Boost logo

Boost :

Subject: Re: [boost] [nowide] Library Updates and Boost's broken UTF-8 codecvt facet
From: Peter Dimov (lists_at_[hidden])
Date: 2015-10-08 15:14:48


Artyom Beilis wrote:
> The code I written for Boost.Nowide or one I suggest to put into
> Boost.Locale header-only part is codecvt that converts between utf8 and
> utf-16/32 according to size of character:
>
> boost::(nowide|or locale)::utf8_facet<wchar_t> - utf-8 to utf-16 (windows)
> utf-32 (posix)
> boost::(nowide|or locale)::utf8_facet<char16_t> - utf-8 to utf-16 on any
> platform
> boost::(nowide|or locale)::utf8_facet<char32_t> - utf-8 to utf-32 on any
> platform
>
> That's it. It isn't <codecvt> because C++11 <codecvt> does not actually do
> the job needed.

I agree that this makes the most sense.

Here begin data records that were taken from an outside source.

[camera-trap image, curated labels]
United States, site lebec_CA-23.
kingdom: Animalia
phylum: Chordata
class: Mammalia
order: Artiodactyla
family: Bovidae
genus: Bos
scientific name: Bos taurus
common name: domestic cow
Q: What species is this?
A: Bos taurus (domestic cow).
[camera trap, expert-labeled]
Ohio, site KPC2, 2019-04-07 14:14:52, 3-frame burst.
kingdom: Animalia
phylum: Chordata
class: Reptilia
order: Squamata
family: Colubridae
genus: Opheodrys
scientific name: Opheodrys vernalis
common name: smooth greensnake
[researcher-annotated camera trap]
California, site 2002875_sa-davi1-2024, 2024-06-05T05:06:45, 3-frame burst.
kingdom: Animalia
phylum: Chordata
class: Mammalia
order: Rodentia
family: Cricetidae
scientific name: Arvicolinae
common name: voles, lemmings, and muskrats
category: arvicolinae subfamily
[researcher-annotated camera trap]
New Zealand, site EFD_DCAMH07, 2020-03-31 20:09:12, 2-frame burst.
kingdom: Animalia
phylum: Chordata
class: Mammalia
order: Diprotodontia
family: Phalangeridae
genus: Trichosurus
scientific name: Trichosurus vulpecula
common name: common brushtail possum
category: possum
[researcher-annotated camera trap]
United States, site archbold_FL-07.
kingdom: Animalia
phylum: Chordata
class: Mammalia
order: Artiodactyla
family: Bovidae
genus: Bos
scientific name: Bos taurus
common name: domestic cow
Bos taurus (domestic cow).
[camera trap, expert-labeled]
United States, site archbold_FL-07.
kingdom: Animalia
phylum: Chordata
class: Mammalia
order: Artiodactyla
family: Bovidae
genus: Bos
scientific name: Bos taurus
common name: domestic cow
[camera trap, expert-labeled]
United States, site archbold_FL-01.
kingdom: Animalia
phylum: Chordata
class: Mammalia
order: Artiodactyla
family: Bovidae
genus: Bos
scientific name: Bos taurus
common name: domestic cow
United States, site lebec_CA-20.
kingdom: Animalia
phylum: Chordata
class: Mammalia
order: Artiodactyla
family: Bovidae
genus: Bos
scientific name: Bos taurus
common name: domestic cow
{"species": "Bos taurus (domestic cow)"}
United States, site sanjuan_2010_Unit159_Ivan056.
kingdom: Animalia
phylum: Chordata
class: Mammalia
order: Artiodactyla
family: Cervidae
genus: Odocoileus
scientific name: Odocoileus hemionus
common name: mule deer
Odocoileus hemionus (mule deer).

I only brought up <codecvt> because
if we used the standard interface and names we wouldn't have needed a full
review of the hypothetical libs/codecvt.

As this stands, libs/utility seems the best bet, although I'm not overly
fond of the practice of putting everything that doesn't fit elsewhere into
Utility. :-) But it's better than Detail because it's documented and tested.

One could make the case for libs/utf8 which would contain utf8_facet and the
"obvious"

    bool is_valid_utf8( string const & s );
    wstring utf8_decode( string const & s );
    string utf8_encode( wstring const & s );

but this is already well into full review/bikeshed territory.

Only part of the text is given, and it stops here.